Request 1 => From the TDX patch email, write out the passage starting at "On Mon, Jan" and ending at "common place arch/x86/include/asm/tdx.h.".
Request 2 => Translate this sentence from the TDX patch email into Spanish: "Make KVM call the function and stash the info."
Request 3 => Continue the TDX patch email from the point where it stops.

On Mon, Jan 16, 2023 at 04:19:47AM +0000,
"Huang, Kai" <kai.huang@intel.com> wrote:

> On Thu, 2023-01-12 at 08:31 -0800, isaku.yamahata@intel.com wrote:
> > From: Isaku Yamahata <isaku.yamahata@intel.com>
> > 
> > TDX KVM needs system-wide information about the TDX module, struct
> > tdsysinfo_struct.  Add a helper function tdx_get_sysinfo() to return it
> > instead of KVM getting it with various error checks.  Make KVM call the
> > function and stash the info.  Move out the struct definition about it to
> > common place arch/x86/include/asm/tdx.h.
> > 
> > Signed-off-by: Isaku Yamahata <isaku.yamahata@intel.com>
> > ---
> >  arch/x86/include/asm/tdx.h  | 54 +++++++++++++++++++++++++++++++++++++
> >  arch/x86/kvm/vmx/tdx.c      | 49 ++++++++++++++++++++++++++++++++-
> >  arch/x86/virt/vmx/tdx/tdx.c | 21 ++++++++++++---
> >  arch/x86/virt/vmx/tdx/tdx.h | 51 -----------------------------------
> >  4 files changed, 119 insertions(+), 56 deletions(-)
> > 
> > diff --git a/arch/x86/include/asm/tdx.h b/arch/x86/include/asm/tdx.h
> > index ed9cf61ff8b4..2ca6e8ce1e43 100644
> > --- a/arch/x86/include/asm/tdx.h
> > +++ b/arch/x86/include/asm/tdx.h
> > @@ -105,6 +105,58 @@ static inline long tdx_kvm_hypercall(unsigned int nr, unsigned long p1,
> >  #endif /* CONFIG_INTEL_TDX_GUEST && CONFIG_KVM_GUEST */
> >  
> >  #ifdef CONFIG_INTEL_TDX_HOST
> > +struct tdx_cpuid_config {
> > +	u32	leaf;
> > +	u32	sub_leaf;
> > +	u32	eax;
> > +	u32	ebx;
> > +	u32	ecx;
> > +	u32	edx;
> > +} __packed;
> > +
> > +#define TDSYSINFO_STRUCT_SIZE		1024
> > +#define TDSYSINFO_STRUCT_ALIGNMENT	1024
> > +
> > +/*
> > + * The size of this structure itself is flexible.  The actual structure
> > + * passed to TDH.SYS.INFO must be padded to TDSYSINFO_STRUCT_SIZE and be
> > + * aligned to TDSYSINFO_STRUCT_ALIGNMENT using DECLARE_PADDED_STRUCT().

Supplied material =>

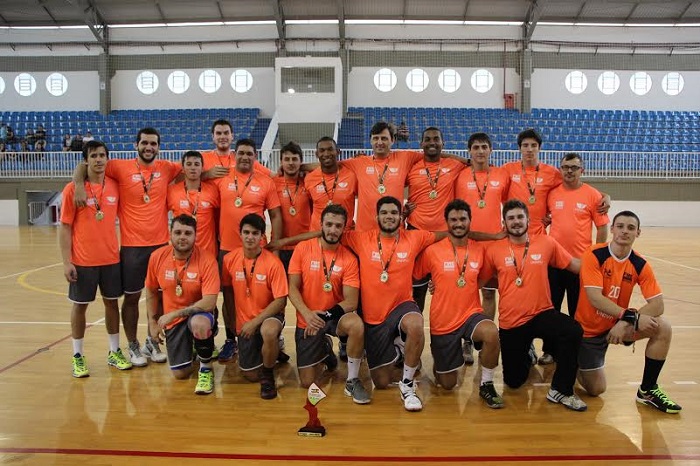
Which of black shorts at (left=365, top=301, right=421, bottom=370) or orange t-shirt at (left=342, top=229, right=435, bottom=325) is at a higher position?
orange t-shirt at (left=342, top=229, right=435, bottom=325)

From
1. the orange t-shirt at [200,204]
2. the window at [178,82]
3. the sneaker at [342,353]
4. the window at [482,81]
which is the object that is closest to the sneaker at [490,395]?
the sneaker at [342,353]

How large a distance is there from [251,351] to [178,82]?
69.9 ft

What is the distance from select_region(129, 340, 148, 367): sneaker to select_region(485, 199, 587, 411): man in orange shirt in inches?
119

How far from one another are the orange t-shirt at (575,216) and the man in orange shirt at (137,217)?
139 inches

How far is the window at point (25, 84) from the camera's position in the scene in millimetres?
23656

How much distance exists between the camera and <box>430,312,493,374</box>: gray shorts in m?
4.22

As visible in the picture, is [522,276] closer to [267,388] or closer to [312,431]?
[312,431]

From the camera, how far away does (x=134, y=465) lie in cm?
310

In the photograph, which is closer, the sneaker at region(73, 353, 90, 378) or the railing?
the sneaker at region(73, 353, 90, 378)

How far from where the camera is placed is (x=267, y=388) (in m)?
4.19

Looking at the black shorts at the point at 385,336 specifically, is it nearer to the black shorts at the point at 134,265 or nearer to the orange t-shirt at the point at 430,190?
the orange t-shirt at the point at 430,190

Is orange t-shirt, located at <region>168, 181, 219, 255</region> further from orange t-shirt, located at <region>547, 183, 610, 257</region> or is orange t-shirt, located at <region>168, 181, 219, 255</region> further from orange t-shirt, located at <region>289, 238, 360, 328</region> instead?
orange t-shirt, located at <region>547, 183, 610, 257</region>

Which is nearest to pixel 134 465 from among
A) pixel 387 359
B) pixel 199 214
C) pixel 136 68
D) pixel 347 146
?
pixel 387 359

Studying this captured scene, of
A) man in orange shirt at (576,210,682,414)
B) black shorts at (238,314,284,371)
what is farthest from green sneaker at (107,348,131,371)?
man in orange shirt at (576,210,682,414)
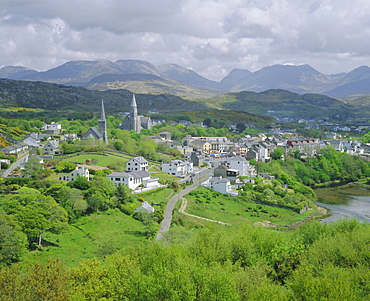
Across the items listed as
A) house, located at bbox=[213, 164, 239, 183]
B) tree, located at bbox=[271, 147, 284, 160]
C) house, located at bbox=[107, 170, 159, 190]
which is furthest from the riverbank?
house, located at bbox=[107, 170, 159, 190]

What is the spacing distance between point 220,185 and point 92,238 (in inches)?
1189

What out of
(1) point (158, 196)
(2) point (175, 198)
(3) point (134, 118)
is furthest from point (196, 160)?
(3) point (134, 118)

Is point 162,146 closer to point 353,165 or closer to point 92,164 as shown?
point 92,164

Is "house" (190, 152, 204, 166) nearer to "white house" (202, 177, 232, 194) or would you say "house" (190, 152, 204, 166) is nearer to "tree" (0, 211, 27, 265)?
"white house" (202, 177, 232, 194)

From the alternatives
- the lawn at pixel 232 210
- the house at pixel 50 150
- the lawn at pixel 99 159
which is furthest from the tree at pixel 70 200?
the house at pixel 50 150

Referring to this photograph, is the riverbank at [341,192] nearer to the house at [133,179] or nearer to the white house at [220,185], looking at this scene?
the white house at [220,185]

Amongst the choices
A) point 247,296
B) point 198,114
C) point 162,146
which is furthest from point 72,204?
point 198,114

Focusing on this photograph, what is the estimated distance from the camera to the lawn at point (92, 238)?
3083cm

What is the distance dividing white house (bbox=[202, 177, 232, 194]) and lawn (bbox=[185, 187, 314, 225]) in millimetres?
1776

Task response 1 =>
On Mon, Jan 16, 2023 at 04:19:47AM +0000,
"Huang, Kai" <kai.huang@intel.com> wrote:

> On Thu, 2023-01-12 at 08:31 -0800, isaku.yamahata@intel.com wrote:
> > From: Isaku Yamahata <isaku.yamahata@intel.com>
> > 
> > TDX KVM needs system-wide information about the TDX module, struct
> > tdsysinfo_struct.  Add a helper function tdx_get_sysinfo() to return it
> > instead of KVM getting it with various error checks.  Make KVM call the
> > function and stash the info.  Move out the struct definition about it to
> > common place arch/x86/include/asm/tdx.h.

Task response 2 => Haz que KVM llame a la función y guarde la información.

Task response 3 =>
> > + */
> > +struct tdsysinfo_struct {
> > +	/* TDX-SEAM Module Info */
> > +	u32	attributes;
> > +	u32	vendor_id;
> > +	u32	build_date;
> > +	u16	build_num;
> > +	u16	minor_version;
> > +	u16	major_version;
> > +	u8	reserved0[14];
> > +	/* Memory Info */
> > +	u16	max_tdmrs;
> > +	u16	max_reserved_per_tdmr;
> > +	u16	pamt_entry_size;
> > +	u8	reserved1[10];
> > +	/* Control Struct Info */
> > +	u16	tdcs_base_size;
> > +	u8	reserved2[2];
> > +	u16	tdvps_base_size;
> > +	u8	tdvps_xfam_dependent_size;
> > +	u8	reserved3[9];
> > +	/* TD Capabilities */
> > +	u64	attributes_fixed0;
> > +	u64	attributes_fixed1;
> > +	u64	xfam_fixed0;
> > +	u64	xfam_fixed1;
> > +	u8	reserved4[32];
> > +	u32	num_cpuid_config;
> > +	/*
> > +	 * The actual number of CPUID_CONFIG depends on above
> > +	 * 'num_cpuid_config'.
> > +	 */
> > +	DECLARE_FLEX_ARRAY(struct tdx_cpuid_config, cpuid_configs);
> > +} __packed;
> > +
> > +const struct tdsysinfo_struct *tdx_get_sysinfo(void);
> >  bool platform_tdx_enabled(void);
> >  int tdx_enable(void);
> >  /*
> > @@ -120,6 +172,8 @@ void tdx_keyid_free(int keyid);
> >  u64 __seamcall(u64 op, u64 rcx, u64 rdx, u64 r8, u64 r9,
> >  	       struct tdx_module_output *out);
> >  #else	/* !CONFIG_INTEL_TDX_HOST */
> > +struct tdsysinfo_struct;
> > +static inline const struct tdsysinfo_struct *tdx_get_sysinfo(void) { return NULL; }
> >  static inline bool platform_tdx_enabled(void) { return false; }
> >  static inline int tdx_enable(void)  { return -EINVAL; }
> >  static inline int tdx_keyid_alloc(void) { return -EOPNOTSUPP; }
> > diff --git a/arch/x86/kvm/vmx/tdx.c b/arch/x86/kvm/vmx/tdx.c
> > index 6c7d9ec53046..2adf5551ab26 100644
> > --- a/arch/x86/kvm/vmx/tdx.c
> > +++ b/arch/x86/kvm/vmx/tdx.c
> > @@ -11,9 +11,34 @@
> >  #undef pr_fmt
> >  #define pr_fmt(fmt) KBUILD_MODNAME ": " fmt
> >  
> > +#define TDX_MAX_NR_CPUID_CONFIGS					\
> > +	((TDSYSINFO_STRUCT_SIZE -					\
> > +		offsetof(struct tdsysinfo_struct, cpuid_configs))	\
> > +		/ sizeof(struct tdx_cpuid_config))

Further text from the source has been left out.